## Assignment
Give every line of the data again, unchanged, but with no pictures.

## Source material
**********

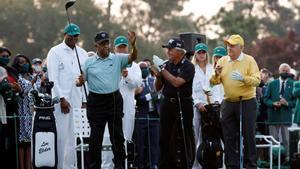 Lee Elder saluda en el Masters de Augusta, al que ha dado la salida de honor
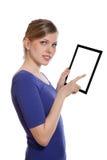 Donna che tiene un pc in bianco del touchpad Fotografie Stock Libere da Diritti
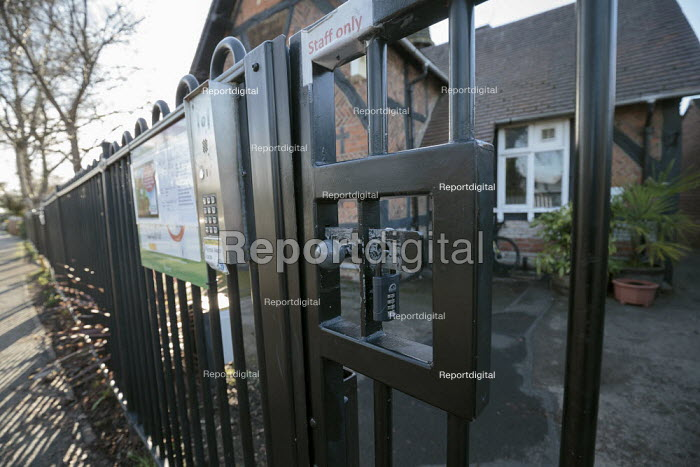 Closed primary school due to Covid-19, Stratford Upon Avon. Unable to open due to safety concerns. Locked and closed gates - John Harris - 2021-01-05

**********

## Your response
 Lee Elder saluda en el Masters de Augusta, al que ha dado la salida de honor
 Donna che tiene un pc in bianco del touchpad Fotografie Stock Libere da Diritti
 Closed primary school due to Covid-19, Stratford Upon Avon. Unable to open due to safety concerns. Locked and closed gates - John Harris - 2021-01-05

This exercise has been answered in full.